Hibernate Community • View topic - Best ID generation strategy for large batch loading?

View unanswered posts | View active topics

Board index » Hibernate & Java Persistence » Hibernate Users

All times are UTC - 5 hours [ DST ]

Best ID generation strategy for large batch loading?

Page 1 of 1

[ 9 posts ]

Previous topic | Next topic

Author

Message

RobJellinghaus

Post subject: Best ID generation strategy for large batch loading?

Posted: Sat Feb 14, 2004 5:54 pm

Expert

Joined: Thu Jan 08, 2004 6:17 pm
Posts: 278

We have one table that contains consumer records. There are going to be vastly more consumers than anything else in our system (millions). We load up consumer data sometimes in batches of hundreds of thousands.

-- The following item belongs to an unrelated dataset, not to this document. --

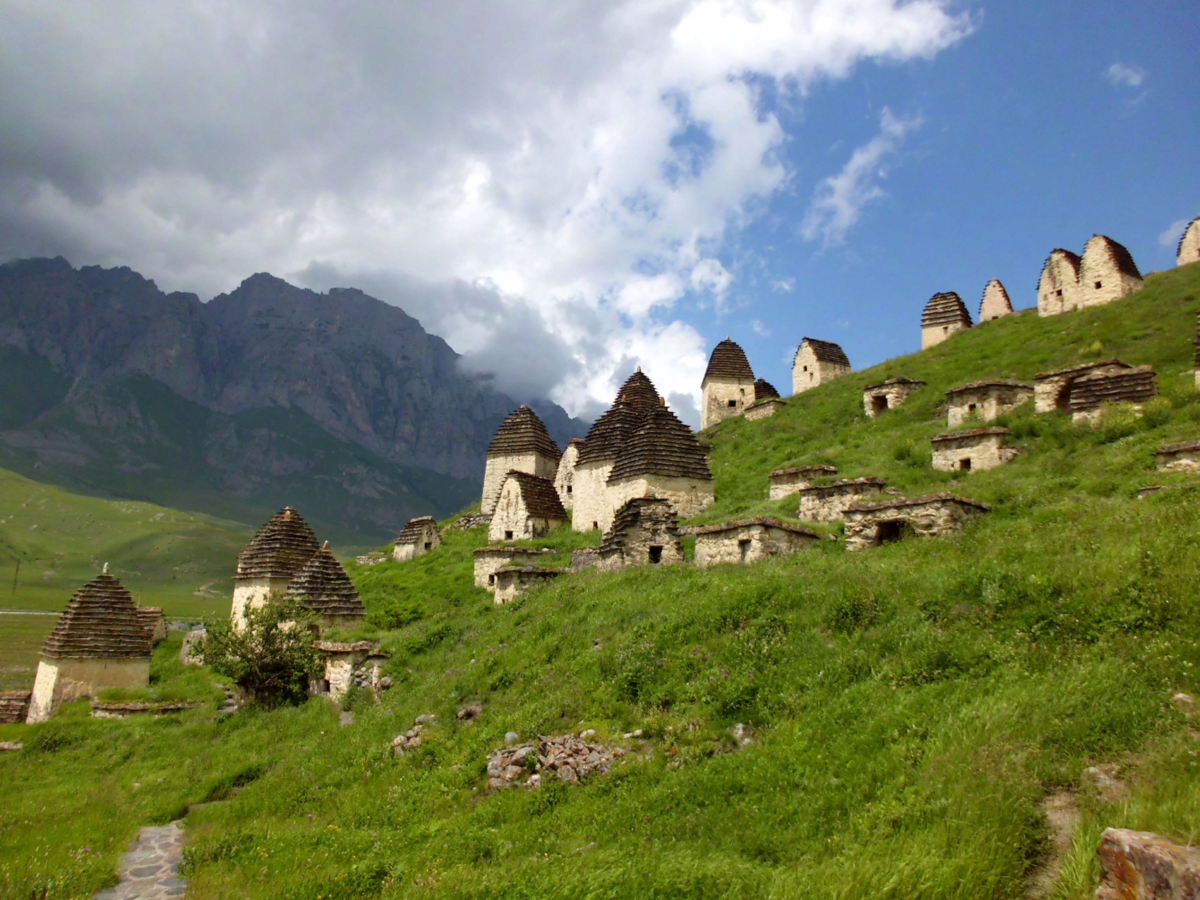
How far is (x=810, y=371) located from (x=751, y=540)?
35533 mm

Our current consumer mapping uses an id field like so:

Code:

    <class name="com.nimblefish.core.data.Consumer">
        <meta attribute="generated-class">com.nimblefish.core.dto.ConsumerDTO</meta>
        <meta attribute="concrete-generated-class">true</meta>

        <id name="id" type="long" unsaved-value="null" >
            <generator class="native"/>

        </id>

        <property name="prefix" type="string"/>
        <property name="fname" type="string"/>
        <property name="lname" type="string"/>
        ...
    </class>

And our saving code (this is just a prototype!) is:

Code:

            for (int i = 0; i < numRecordsToHandle; i++) {
                Vector record = reader.read();
                Consumer consumer = new Consumer(list);

                consumer.setPrefix((String)record.get(0));
                consumer.setFname((String)record.get(1));
                consumer.setLname((String)record.get(2));
                ...
                // one database hit per consumer?!  sigh....
                // will this batch?!  how do we tell?
                session.save(consumer);

Clearly this calls out for some kind of optimized JDBC.

Or does it? What's the best thing to do here? Should we be doing our own ID assignment, and just doing massive bulk JDBC inserts?

It's our impression that with Postgres and native id generation, each session.save is doing at least two JDBC calls (to get a new sequence value and to insert the new consumer record), and possibly more. Is there a more efficient ID generator for this case?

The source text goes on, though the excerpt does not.